## EXERCISE TASK
Repeat every record below exactly as it appears.
:: DATA PROVIDED
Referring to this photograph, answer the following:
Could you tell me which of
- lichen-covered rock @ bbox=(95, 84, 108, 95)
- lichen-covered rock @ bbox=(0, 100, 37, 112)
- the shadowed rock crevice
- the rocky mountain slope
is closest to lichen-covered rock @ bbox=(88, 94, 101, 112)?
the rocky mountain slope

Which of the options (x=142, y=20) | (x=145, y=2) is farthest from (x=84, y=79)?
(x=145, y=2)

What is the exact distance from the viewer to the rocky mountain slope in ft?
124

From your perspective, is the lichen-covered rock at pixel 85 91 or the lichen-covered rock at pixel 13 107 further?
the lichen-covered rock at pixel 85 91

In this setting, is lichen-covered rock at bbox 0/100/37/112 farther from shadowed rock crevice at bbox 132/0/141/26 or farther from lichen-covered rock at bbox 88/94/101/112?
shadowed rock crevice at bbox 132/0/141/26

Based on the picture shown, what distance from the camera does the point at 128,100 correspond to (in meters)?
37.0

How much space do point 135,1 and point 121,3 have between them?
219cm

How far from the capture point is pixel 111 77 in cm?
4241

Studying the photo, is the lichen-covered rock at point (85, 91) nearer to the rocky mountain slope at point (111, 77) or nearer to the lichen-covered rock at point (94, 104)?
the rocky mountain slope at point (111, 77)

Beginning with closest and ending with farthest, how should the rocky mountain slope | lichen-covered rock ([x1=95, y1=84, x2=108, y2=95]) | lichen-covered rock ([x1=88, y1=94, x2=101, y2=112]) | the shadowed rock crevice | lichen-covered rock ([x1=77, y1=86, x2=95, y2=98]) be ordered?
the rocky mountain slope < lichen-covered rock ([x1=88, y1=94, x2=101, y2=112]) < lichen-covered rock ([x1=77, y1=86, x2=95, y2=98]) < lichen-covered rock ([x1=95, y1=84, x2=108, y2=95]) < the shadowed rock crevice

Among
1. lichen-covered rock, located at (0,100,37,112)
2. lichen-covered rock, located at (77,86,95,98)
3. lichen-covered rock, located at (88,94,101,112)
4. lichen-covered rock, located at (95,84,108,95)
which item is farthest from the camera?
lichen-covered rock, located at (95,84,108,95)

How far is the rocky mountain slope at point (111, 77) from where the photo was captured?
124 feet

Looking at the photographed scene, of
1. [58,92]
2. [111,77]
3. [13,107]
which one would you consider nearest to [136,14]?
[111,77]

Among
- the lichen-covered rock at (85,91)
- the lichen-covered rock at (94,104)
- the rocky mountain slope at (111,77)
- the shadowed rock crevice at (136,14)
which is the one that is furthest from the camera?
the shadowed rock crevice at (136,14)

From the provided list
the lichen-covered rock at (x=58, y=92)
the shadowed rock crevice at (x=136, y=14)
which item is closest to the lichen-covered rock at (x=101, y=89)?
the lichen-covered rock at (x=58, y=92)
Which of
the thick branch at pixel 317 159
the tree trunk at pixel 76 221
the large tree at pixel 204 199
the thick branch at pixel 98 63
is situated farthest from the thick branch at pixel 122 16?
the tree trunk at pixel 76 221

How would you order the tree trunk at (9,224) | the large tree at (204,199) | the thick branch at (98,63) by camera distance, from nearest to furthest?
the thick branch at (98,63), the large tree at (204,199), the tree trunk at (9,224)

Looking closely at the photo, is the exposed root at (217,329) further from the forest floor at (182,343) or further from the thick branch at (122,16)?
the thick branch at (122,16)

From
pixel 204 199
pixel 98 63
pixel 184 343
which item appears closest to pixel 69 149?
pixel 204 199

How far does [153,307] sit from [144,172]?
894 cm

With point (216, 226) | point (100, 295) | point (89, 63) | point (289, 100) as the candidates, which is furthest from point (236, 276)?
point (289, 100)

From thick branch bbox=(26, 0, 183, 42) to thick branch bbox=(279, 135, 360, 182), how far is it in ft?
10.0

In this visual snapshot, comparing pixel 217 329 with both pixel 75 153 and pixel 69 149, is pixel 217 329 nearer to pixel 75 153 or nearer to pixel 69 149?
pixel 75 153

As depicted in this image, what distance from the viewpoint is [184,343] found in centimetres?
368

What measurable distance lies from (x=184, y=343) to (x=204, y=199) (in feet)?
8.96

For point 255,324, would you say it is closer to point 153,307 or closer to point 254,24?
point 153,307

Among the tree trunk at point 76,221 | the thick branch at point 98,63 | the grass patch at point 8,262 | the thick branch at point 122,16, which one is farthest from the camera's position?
::::
## FINAL RESULT
Referring to this photograph, answer the following:
Could you tell me which of
- lichen-covered rock @ bbox=(95, 84, 108, 95)
- lichen-covered rock @ bbox=(0, 100, 37, 112)
- the shadowed rock crevice
- the rocky mountain slope
is closest to lichen-covered rock @ bbox=(88, 94, 101, 112)?
the rocky mountain slope

Which of the options (x=142, y=20) | (x=145, y=2) is farthest from (x=84, y=79)?
(x=145, y=2)

What is the exact distance from the viewer to the rocky mountain slope in ft?
124

From your perspective, is the lichen-covered rock at pixel 85 91 or the lichen-covered rock at pixel 13 107 further?
the lichen-covered rock at pixel 85 91

In this setting, is lichen-covered rock at bbox 0/100/37/112 farther from shadowed rock crevice at bbox 132/0/141/26 or farther from lichen-covered rock at bbox 88/94/101/112?
shadowed rock crevice at bbox 132/0/141/26

Based on the picture shown, what distance from the camera does the point at 128,100 correspond to (in meters)?
37.0

How much space do point 135,1 and point 121,3 have between them?
219cm

How far from the capture point is pixel 111 77 in cm?
4241

Studying the photo, is the lichen-covered rock at point (85, 91) nearer to the rocky mountain slope at point (111, 77) or nearer to the lichen-covered rock at point (94, 104)?
the rocky mountain slope at point (111, 77)

Beginning with closest and ending with farthest, how should the rocky mountain slope | lichen-covered rock ([x1=95, y1=84, x2=108, y2=95]) | lichen-covered rock ([x1=88, y1=94, x2=101, y2=112]) | the shadowed rock crevice | lichen-covered rock ([x1=77, y1=86, x2=95, y2=98]) be ordered?
the rocky mountain slope < lichen-covered rock ([x1=88, y1=94, x2=101, y2=112]) < lichen-covered rock ([x1=77, y1=86, x2=95, y2=98]) < lichen-covered rock ([x1=95, y1=84, x2=108, y2=95]) < the shadowed rock crevice

Among
1. lichen-covered rock, located at (0,100,37,112)
2. lichen-covered rock, located at (77,86,95,98)
3. lichen-covered rock, located at (88,94,101,112)
4. lichen-covered rock, located at (95,84,108,95)
which item is farthest from the camera?
lichen-covered rock, located at (95,84,108,95)

How far is the rocky mountain slope at point (111, 77) from where the photo was captured?
124 feet

Looking at the photographed scene, of
1. [58,92]
2. [111,77]
3. [13,107]
which one would you consider nearest to [136,14]?
[111,77]

Among
- the lichen-covered rock at (85,91)
- the lichen-covered rock at (94,104)
- the rocky mountain slope at (111,77)
- the shadowed rock crevice at (136,14)
which is the one that is furthest from the camera?
the shadowed rock crevice at (136,14)

From the provided list
the lichen-covered rock at (x=58, y=92)
the shadowed rock crevice at (x=136, y=14)
which item is closest to the lichen-covered rock at (x=101, y=89)?
the lichen-covered rock at (x=58, y=92)
Which of
the thick branch at pixel 317 159
the tree trunk at pixel 76 221
the large tree at pixel 204 199
the thick branch at pixel 98 63
is situated farthest from the thick branch at pixel 122 16?
the tree trunk at pixel 76 221

How would you order the tree trunk at (9,224) | the large tree at (204,199) | the thick branch at (98,63) by camera distance, from nearest to furthest?
the thick branch at (98,63), the large tree at (204,199), the tree trunk at (9,224)

Looking closely at the photo, is the exposed root at (217,329) further from the forest floor at (182,343) or further from the thick branch at (122,16)?
the thick branch at (122,16)

From
pixel 204 199
pixel 98 63
pixel 184 343
which item appears closest to pixel 69 149?
pixel 204 199

How far does [153,307] sit from [144,172]?
894 cm

With point (216, 226) | point (100, 295) | point (89, 63) | point (289, 100) as the candidates, which is furthest from point (236, 276)?
point (289, 100)

From thick branch bbox=(26, 0, 183, 42) to thick branch bbox=(279, 135, 360, 182), how far is it in ft?
10.0

In this visual snapshot, comparing pixel 217 329 with both pixel 75 153 and pixel 69 149, is pixel 217 329 nearer to pixel 75 153 or nearer to pixel 69 149?
pixel 75 153

As depicted in this image, what distance from the viewpoint is [184,343] found in centimetres?
368

What measurable distance lies from (x=184, y=343) to (x=204, y=199) (in feet)?
8.96

For point 255,324, would you say it is closer to point 153,307 or closer to point 254,24?
point 153,307

Among the tree trunk at point 76,221 | the thick branch at point 98,63 | the grass patch at point 8,262 | the thick branch at point 122,16, which one is farthest from the camera's position?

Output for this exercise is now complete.